> What is required
Each entry below should be returned exactly as is, with the pictures removed.

> Supplied material

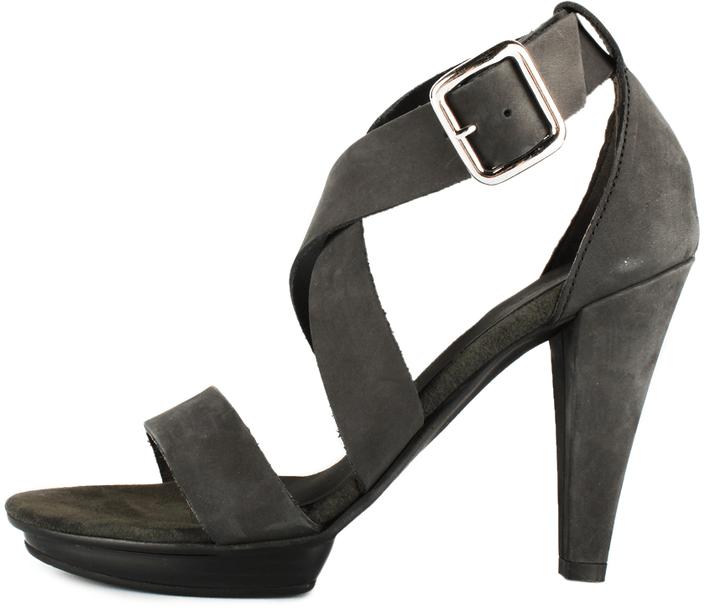 Filippa K - Tila High Heel Sandal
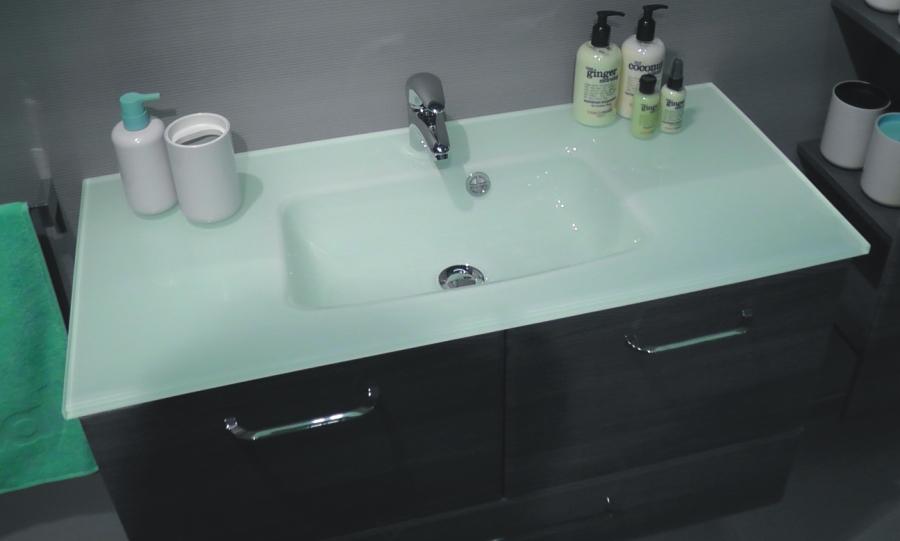 pelipal filo im badm bel shop online arcom center. Black Bedroom Furniture Sets. Home Design Ideas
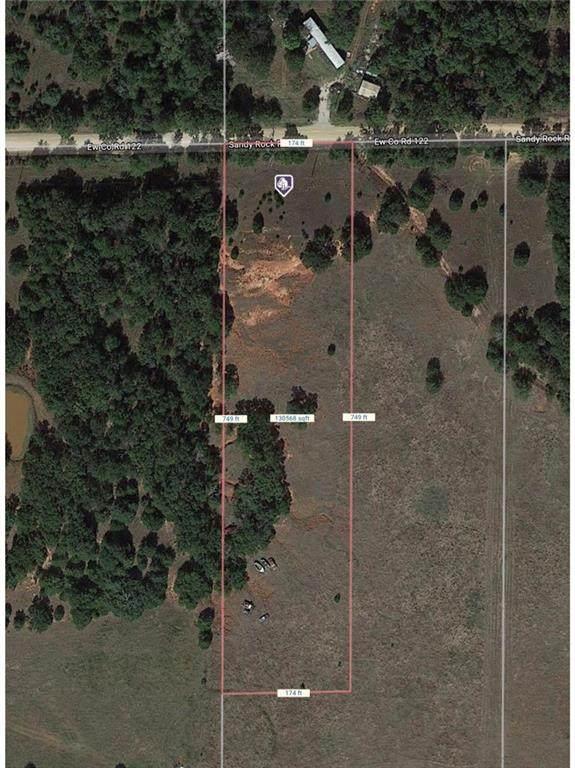 00 Sandy Rock Rd 3Acres, Tecumseh, OK 74873 (MLS #980956) :: Meraki Real Estate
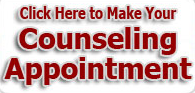 Click Here to Make Your Counseling Appointment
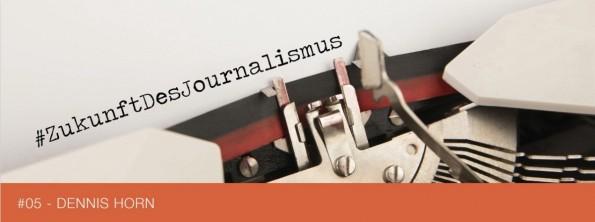 zukunft-des-journalismus-horn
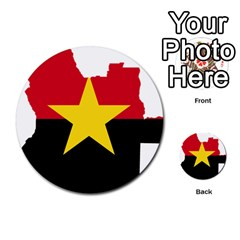 Mpla Flag Map Of Angola  Multi Purpose Cards (round)  by abbeyz71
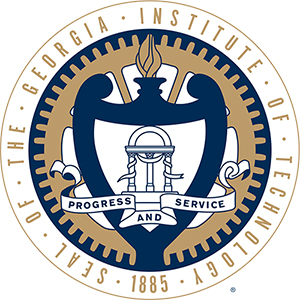 Georgia Institute of Technology  -Recovered
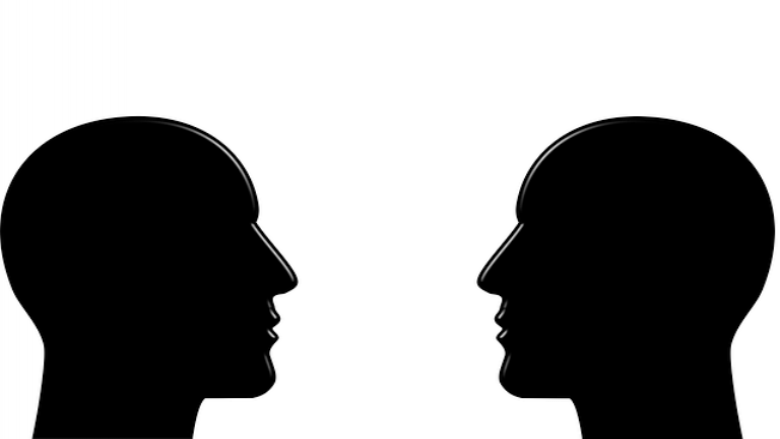 A healthy 'headship': Do we really need it?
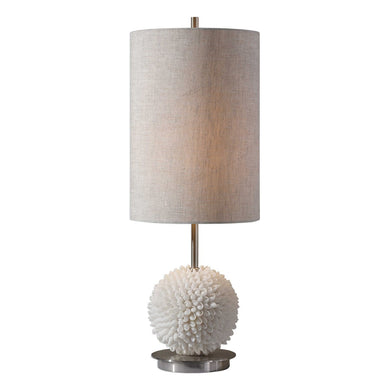 Cascara Shell Lamp
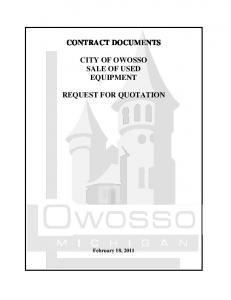 contract documents city of owosso sale of used equipment request ...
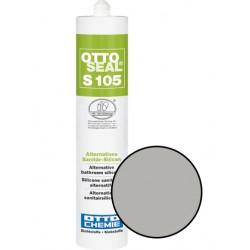 Silicone sanitaire mono composant - S105 GRIS JOINT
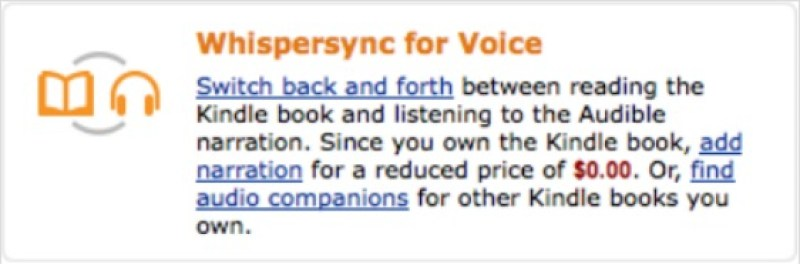 How to download a FREE Whispersync for Voice each month with Amazon Prime - Free This Month purchased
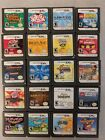 Nintendo Ds Games, Pick Your Title, 67 Used Games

> Answer for the task
 Filippa K - Tila High Heel Sandal
 pelipal filo im badm bel shop online arcom center. Black Bedroom Furniture Sets. Home Design Ideas
 00 Sandy Rock Rd 3Acres, Tecumseh, OK 74873 (MLS #980956) :: Meraki Real Estate
 Click Here to Make Your Counseling Appointment
 zukunft-des-journalismus-horn
 Mpla Flag Map Of Angola  Multi Purpose Cards (round)  by abbeyz71
 Georgia Institute of Technology  -Recovered
 A healthy 'headship': Do we really need it?
 Cascara Shell Lamp
 contract documents city of owosso sale of used equipment request ...
 Silicone sanitaire mono composant - S105 GRIS JOINT
 How to download a FREE Whispersync for Voice each month with Amazon Prime - Free This Month purchased
 Nintendo Ds Games, Pick Your Title, 67 Used Games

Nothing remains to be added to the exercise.